OpenAI has the stickiness of MSN news or MS Teams. Your wife uses chatgpt on a daily basis but is she paying for it? If they charge her $0.99/mo will she not look at alternatives? If she gets two or three bad responses from chatgpt in a row, will she not explore alternatives to see if there is something better? Does she not use google? If she does, she is already interacting with gemini everyday via their AI overview.

OpenAI has a first-to-market advantage, not a moat as you think. they can absolutley dominate the market, if they stay on top of their game. Ebay was the main online shopping network, they had that advantage, they were even the ones that made Paypal a thing! But they're relatively little used now, better alternatives crushed them.

Amazon was the first-to-market with cloud services, they didn't get worse in any significant way, but their market share is not as great as it used to be, Azure has gained decent ground on them. 10 years ago the market share break down was 31/7/4, now it is 28/21/14 for AWS/Azure/GCP respectively.

For OpenAI to survive it needs most of the market share, if it gets only a 3rd for example, the AI industry on its own needs to be a $1T+ industry. Over the past 10 years revenue alone (not profit) for AWS has been $620B total and just made $128B in revenue (highest) last year. OpenAI needs to make in profits (not revenue) what AWS made last year in revenue by 2029 just to break even. If it manages to just break even by then, it needs to have more profits than the revenue AWS managed to attain after its entire lifetime until now. It's far easier to switch LLM models than cloud providers too!

Their only remote way of survival, I hate to say it, is by going the way of palantir and doing dirty things for governments and militaries. they need a cash-cow client that can't get anyone else like that. And even then, being US-based, I don't think outside the US any military is insane enough to use OpenAI at all due to geopolitics. Even in sectors like education, Google (via chromebooks) is more likely to form dependence than Microsoft via OpenAI since somehow they're more open to arbitrary apps due to historical anti-trust suits.

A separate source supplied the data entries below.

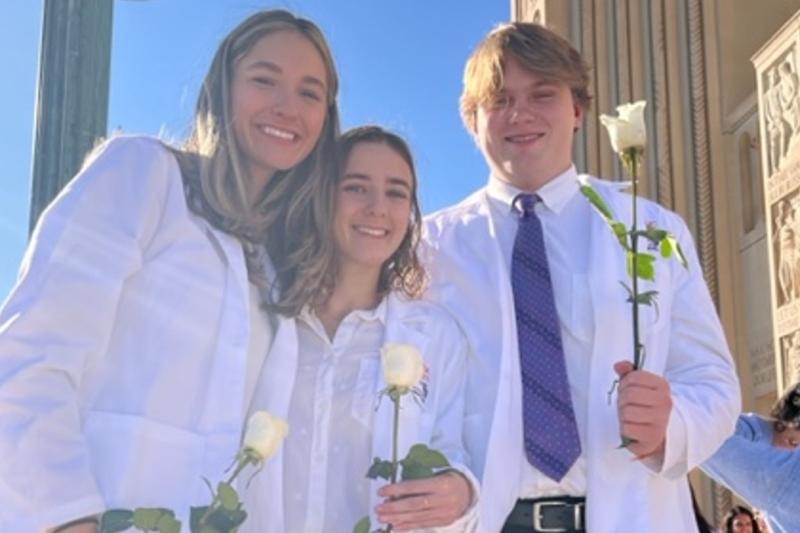 Evan Ampe and friends in their white nursing coats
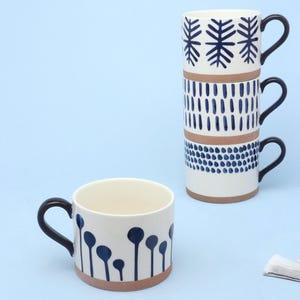 Puede incluir: Tazas de cerámica blanca con asas negras y diseños azules. Una taza presenta un diseño floral, mientras que tres están apiladas, cada una con un patrón geométrico diferente. Las tazas tienen una base marrón, sobre un fondo azul claro.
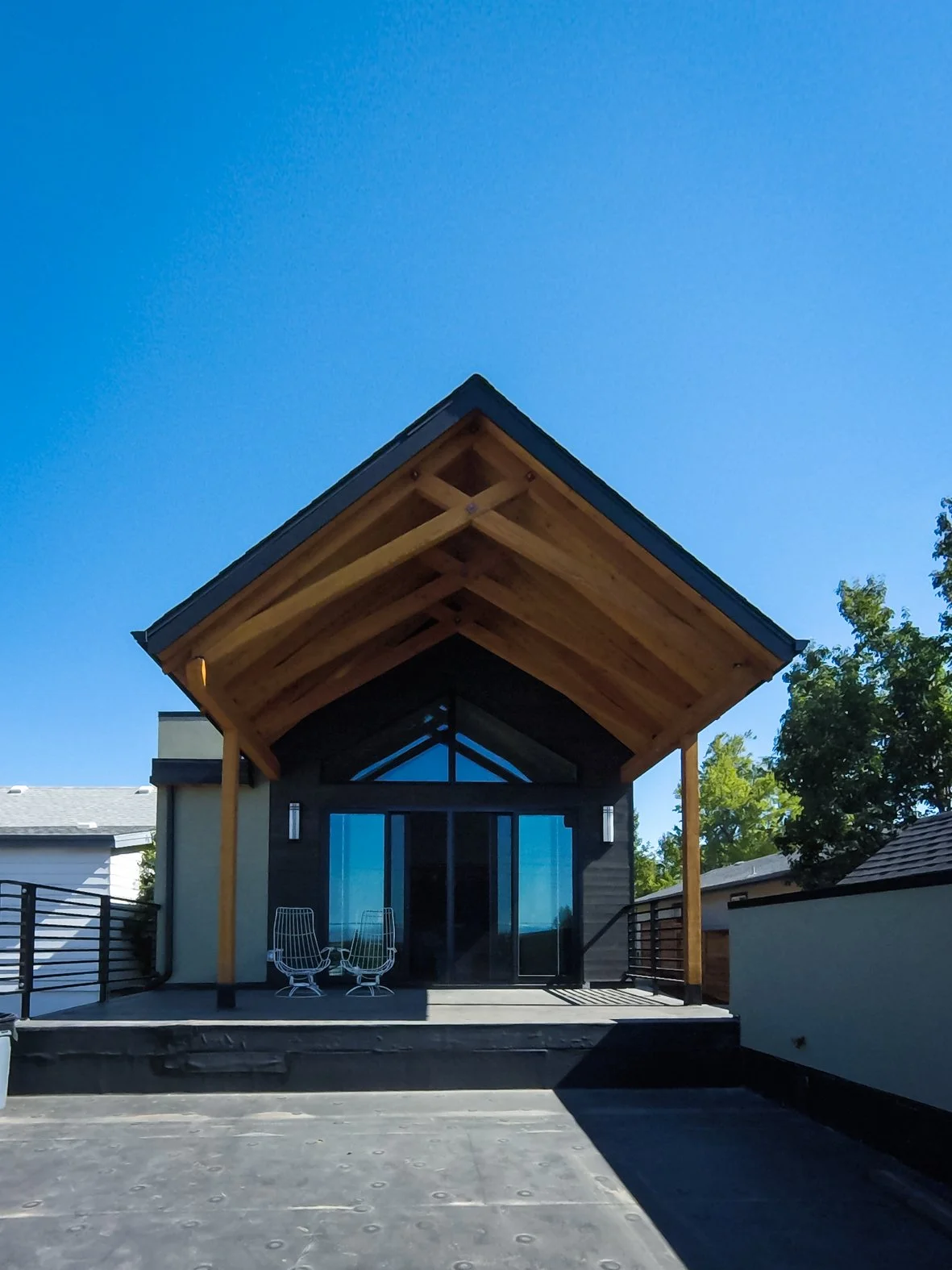 Modern house with a large wooden front porch and roof, glass sliding doors, two outdoor chairs, and a landscaped driveway. Roofing Company in Denver Colorado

I can see a somewhat far-fetched argument being made for their survival, but only on thin-threads and excellent execution. But I can't see how they can actually survive competition. They're using the Azure strategy for market share, they're banking on AI being so ubiquitous that existing vendor-lock-in mindset will serve as a moat. They'll need to be much more profitable than AWS in like 1/5th of the time. Their product is comparable to (and literally is in Azure) one of many cloud service offerings, as oppose to an entire cloud provider, and their costs are huge similar to cloud providers like needing their own data-centers level huge, they need to overcome those costs, and on top of that have $125B> revenue in like 2 years!!